▼

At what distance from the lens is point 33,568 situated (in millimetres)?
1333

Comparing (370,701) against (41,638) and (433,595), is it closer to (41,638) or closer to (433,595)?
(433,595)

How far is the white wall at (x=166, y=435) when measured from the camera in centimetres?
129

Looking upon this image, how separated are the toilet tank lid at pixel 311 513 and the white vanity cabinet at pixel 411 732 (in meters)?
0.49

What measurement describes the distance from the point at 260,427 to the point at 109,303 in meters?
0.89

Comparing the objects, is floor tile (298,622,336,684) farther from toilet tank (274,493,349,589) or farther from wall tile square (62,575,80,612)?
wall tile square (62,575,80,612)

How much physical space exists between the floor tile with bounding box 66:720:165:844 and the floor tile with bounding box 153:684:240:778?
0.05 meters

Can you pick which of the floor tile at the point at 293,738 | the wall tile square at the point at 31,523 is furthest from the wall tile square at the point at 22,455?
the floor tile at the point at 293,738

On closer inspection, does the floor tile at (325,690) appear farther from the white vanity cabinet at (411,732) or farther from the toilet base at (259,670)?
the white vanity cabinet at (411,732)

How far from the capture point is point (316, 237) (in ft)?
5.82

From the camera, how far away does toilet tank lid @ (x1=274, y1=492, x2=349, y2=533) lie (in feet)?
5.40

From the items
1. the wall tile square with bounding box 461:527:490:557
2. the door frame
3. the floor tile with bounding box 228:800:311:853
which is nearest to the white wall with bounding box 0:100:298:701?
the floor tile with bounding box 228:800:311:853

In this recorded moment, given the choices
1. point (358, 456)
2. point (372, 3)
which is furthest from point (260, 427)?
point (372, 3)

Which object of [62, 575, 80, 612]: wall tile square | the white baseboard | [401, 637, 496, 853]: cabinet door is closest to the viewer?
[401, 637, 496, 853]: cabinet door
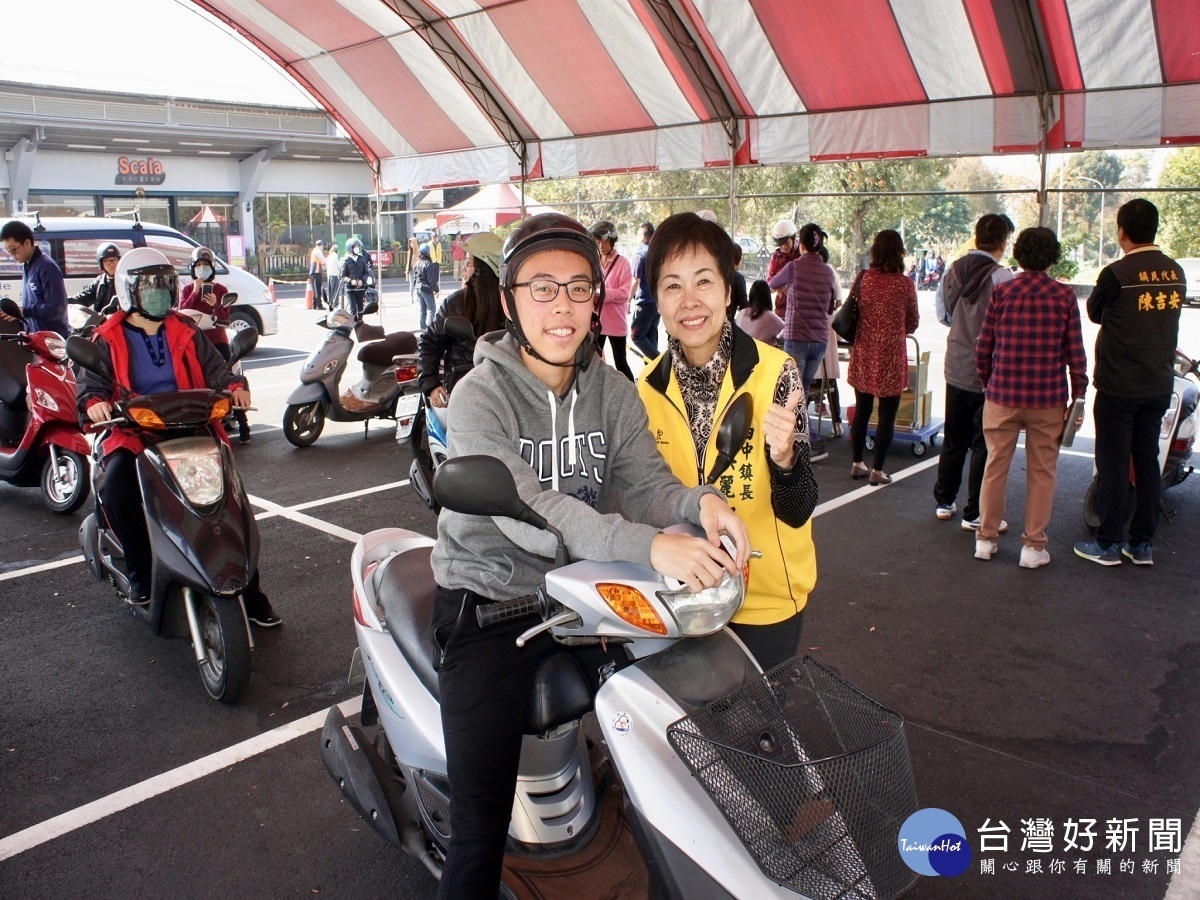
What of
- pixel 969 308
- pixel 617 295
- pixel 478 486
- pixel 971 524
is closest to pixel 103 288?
pixel 617 295

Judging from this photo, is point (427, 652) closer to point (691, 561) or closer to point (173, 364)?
point (691, 561)

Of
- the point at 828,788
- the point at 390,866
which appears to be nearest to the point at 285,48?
the point at 390,866

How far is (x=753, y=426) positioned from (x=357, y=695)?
2514 millimetres

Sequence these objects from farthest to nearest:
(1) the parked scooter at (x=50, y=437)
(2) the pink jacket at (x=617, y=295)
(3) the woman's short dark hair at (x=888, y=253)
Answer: (2) the pink jacket at (x=617, y=295) → (3) the woman's short dark hair at (x=888, y=253) → (1) the parked scooter at (x=50, y=437)

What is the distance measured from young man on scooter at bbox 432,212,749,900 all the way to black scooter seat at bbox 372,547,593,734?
1.5 inches

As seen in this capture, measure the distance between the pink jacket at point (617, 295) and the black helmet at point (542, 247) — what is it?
8.34 m

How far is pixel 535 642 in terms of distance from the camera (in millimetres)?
2236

▲

## Aim
Your task is to return the entries above exactly, with no pictures.

## The answer
At what distance from the lens is point 33,568 situated (in millimetres)?
1333

Comparing (370,701) against (41,638) and (433,595), is it closer to (41,638) or closer to (433,595)?
(433,595)

How far is the white wall at (x=166, y=435) when measured from the camera in centimetres?
129

Looking upon this image, how separated are the toilet tank lid at pixel 311 513 and the white vanity cabinet at pixel 411 732 (in meters)?
0.49

What measurement describes the distance from the point at 260,427 to the point at 109,303 in meters?
0.89

Comparing the objects, is floor tile (298,622,336,684) farther from toilet tank (274,493,349,589) or farther from wall tile square (62,575,80,612)?
wall tile square (62,575,80,612)

How much physical space exists between the floor tile with bounding box 66:720:165:844 and the floor tile with bounding box 153:684:240:778?
0.05 meters

Can you pick which of the floor tile at the point at 293,738 | the wall tile square at the point at 31,523 is furthest from the wall tile square at the point at 22,455?
the floor tile at the point at 293,738

On closer inspection, does the floor tile at (325,690) appear farther from the white vanity cabinet at (411,732) or farther from the toilet base at (259,670)?
the white vanity cabinet at (411,732)

How far from the capture point is point (316, 237) (in ft)?
5.82

From the camera, how far away does toilet tank lid @ (x1=274, y1=492, x2=349, y2=533) lie (in feet)?
5.40

From the items
1. the wall tile square with bounding box 461:527:490:557
2. the door frame
3. the floor tile with bounding box 228:800:311:853
which is nearest to the white wall with bounding box 0:100:298:701?
the floor tile with bounding box 228:800:311:853

In this recorded moment, given the choices
1. point (358, 456)
2. point (372, 3)
which is furthest from point (260, 427)?
point (372, 3)

Which object of [62, 575, 80, 612]: wall tile square | the white baseboard | [401, 637, 496, 853]: cabinet door is closest to the viewer?
[401, 637, 496, 853]: cabinet door
What of
- pixel 969 308
- pixel 617 295
- pixel 478 486
- pixel 971 524
is closest to pixel 103 288?
pixel 617 295

Judging from this photo, is point (427, 652) closer to point (691, 561) or closer to point (173, 364)?
point (691, 561)

Of
- the point at 828,788
- the point at 390,866
which appears to be nearest to the point at 285,48?
the point at 390,866

How far is (x=753, y=426) positioned from (x=357, y=695)?
2514 millimetres

Sequence these objects from farthest to nearest:
(1) the parked scooter at (x=50, y=437)
(2) the pink jacket at (x=617, y=295)
(3) the woman's short dark hair at (x=888, y=253)
Answer: (2) the pink jacket at (x=617, y=295) → (3) the woman's short dark hair at (x=888, y=253) → (1) the parked scooter at (x=50, y=437)

What is the distance measured from young man on scooter at bbox 432,212,749,900 all the way to black scooter seat at bbox 372,547,593,734?
1.5 inches

As seen in this capture, measure the distance between the pink jacket at point (617, 295) and the black helmet at point (542, 247) — what is it?
8.34 m

How far is pixel 535 642 in terms of distance from the camera (in millimetres)?
2236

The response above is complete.